На самом деле у них было очень мало общего, за исключением коротких мгновений плотского наслаждения. И тем не менее они не порывали связи. Она была гораздо глубже, чем примитивное утоление похоти. Для Елены Дени стал и целью, которую необходимо достигнуть, и препятствием, которое нужно преодолеть, – тем, с кем нужно сражаться и покорить.
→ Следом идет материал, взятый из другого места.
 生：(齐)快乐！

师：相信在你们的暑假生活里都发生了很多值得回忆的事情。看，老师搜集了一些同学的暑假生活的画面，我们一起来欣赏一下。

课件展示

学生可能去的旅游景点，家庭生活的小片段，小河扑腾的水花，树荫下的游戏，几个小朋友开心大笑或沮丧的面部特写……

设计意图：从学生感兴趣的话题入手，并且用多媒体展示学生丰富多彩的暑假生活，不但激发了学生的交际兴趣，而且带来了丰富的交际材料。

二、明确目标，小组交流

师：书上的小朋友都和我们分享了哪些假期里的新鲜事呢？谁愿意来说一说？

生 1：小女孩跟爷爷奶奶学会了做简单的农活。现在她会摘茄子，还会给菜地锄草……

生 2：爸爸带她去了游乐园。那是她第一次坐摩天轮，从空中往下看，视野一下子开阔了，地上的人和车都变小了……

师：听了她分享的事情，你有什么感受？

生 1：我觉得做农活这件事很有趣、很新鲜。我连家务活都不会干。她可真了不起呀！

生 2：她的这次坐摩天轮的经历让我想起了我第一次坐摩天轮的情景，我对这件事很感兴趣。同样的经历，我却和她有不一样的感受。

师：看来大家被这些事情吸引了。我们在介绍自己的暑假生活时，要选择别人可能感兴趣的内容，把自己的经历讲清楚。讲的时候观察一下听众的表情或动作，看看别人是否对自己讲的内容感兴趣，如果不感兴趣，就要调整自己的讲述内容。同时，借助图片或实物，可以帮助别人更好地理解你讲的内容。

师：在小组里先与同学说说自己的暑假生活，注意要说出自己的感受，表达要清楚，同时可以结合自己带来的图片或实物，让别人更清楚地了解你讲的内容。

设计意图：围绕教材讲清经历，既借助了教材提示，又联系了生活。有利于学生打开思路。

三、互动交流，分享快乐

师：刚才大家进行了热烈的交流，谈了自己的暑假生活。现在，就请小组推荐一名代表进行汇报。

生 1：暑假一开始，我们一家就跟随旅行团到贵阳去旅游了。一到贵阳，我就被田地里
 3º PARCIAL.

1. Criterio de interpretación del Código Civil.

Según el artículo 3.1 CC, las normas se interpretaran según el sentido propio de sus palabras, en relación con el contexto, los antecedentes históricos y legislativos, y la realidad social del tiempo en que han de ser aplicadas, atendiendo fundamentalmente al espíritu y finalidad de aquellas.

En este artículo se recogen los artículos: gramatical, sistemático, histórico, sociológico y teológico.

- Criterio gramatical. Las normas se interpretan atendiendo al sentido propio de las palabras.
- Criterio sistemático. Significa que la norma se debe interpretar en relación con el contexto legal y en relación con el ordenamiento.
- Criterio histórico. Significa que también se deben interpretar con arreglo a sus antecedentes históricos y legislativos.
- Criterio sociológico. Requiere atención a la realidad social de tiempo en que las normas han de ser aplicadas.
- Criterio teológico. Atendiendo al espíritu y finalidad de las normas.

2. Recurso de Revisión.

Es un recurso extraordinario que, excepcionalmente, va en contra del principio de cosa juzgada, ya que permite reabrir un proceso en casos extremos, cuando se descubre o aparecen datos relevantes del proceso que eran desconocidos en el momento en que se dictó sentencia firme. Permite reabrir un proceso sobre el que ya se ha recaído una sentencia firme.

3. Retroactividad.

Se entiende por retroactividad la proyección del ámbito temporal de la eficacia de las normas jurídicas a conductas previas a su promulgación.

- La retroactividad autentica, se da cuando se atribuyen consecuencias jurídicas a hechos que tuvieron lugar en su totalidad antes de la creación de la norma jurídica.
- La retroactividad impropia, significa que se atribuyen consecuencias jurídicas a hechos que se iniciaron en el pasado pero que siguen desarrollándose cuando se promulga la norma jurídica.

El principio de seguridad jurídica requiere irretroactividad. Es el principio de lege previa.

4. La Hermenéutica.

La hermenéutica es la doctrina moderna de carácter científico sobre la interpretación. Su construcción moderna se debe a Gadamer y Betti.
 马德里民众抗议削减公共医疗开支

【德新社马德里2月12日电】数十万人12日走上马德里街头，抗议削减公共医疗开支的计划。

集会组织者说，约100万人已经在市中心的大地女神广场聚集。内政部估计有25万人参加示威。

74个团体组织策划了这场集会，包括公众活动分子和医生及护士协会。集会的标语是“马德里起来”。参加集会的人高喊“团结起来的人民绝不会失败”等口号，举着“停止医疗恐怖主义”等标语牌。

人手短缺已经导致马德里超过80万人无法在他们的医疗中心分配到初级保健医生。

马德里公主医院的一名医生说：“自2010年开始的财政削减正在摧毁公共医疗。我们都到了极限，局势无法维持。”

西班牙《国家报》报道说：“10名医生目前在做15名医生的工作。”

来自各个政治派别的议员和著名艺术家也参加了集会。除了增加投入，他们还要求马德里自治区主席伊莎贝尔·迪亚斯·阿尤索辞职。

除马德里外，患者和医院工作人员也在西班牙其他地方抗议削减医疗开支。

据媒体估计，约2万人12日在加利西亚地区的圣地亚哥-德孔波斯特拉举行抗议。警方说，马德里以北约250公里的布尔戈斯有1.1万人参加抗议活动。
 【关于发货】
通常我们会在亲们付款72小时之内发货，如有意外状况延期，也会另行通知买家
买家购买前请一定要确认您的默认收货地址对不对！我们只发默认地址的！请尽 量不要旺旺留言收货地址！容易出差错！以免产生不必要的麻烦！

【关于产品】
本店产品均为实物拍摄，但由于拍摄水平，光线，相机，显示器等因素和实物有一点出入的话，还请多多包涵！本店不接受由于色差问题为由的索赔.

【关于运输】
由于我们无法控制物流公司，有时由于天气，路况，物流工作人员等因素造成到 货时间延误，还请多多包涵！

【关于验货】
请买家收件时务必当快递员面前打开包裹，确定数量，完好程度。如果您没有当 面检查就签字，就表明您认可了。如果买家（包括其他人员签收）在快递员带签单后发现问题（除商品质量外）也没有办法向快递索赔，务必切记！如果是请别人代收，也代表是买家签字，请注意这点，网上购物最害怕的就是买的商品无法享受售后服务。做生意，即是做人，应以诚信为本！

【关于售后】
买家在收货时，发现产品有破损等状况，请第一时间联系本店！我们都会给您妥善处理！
Он не был ее первым мужчиной – совокупление считалось делом настолько же естественным, как и дыхание, в ее суровом, скалистом крае, опаленном южным солнцем снаружи и вулканическим огнем изнутри. Но он был первым мужчиной, которым она захотела завладеть. Он представлялся ей столь же ценным предметом, как и святые мощи, чудным явлением из другого мира. Необыкновенная манера говорить, наклон головы, то, как его глаза вспыхивали или становились задумчивыми, – все это бесконечно восхищало ее. А кроме того, ей страшно надоело занимать в родительском доме место чуть выше простой служанки. Надоело слушаться приказаний своей матери. Надоело терпеть затрещины от отца – не имело значения, какими благими побуждениями он руководствовался. Она устала от своих двух братьев и их самодовольства, их тяжеловесных шуток и скотского поведения. Они искали ей мужа, но для большинства местных мужчин она считалась недостаточно покорной. Ей никогда не приходило в голову, как и всем, кого она знала, вести точный счет таким пустякам, как дни рождения; иначе бы она воскликнула, что ей уже девятнадцать лет, а на жизнь никаких перспектив. Ей представлялось, что, если она правдами и неправдами упросит Дени жениться на ней, все досадные мелочи, портившие ей жизнь, исчезнут.
Что же касается Дени, то он просто давно не имел женщин. Но более того, ему нравилось ее жизнелюбие, бурные проявления чувств и настроения, ее пылкая страстность. Он походил на человека, который день за днем ел жирное тушеное мясо и вдруг увидел у себя на тарелке свежий салат. О любви речи не было. Любовь – возвышенное чувство, которое надлежит приносить в дар идеальной возлюбленной. Тут была страсть, Елена пробуждала в нем вдохновение так же, как и чувственность.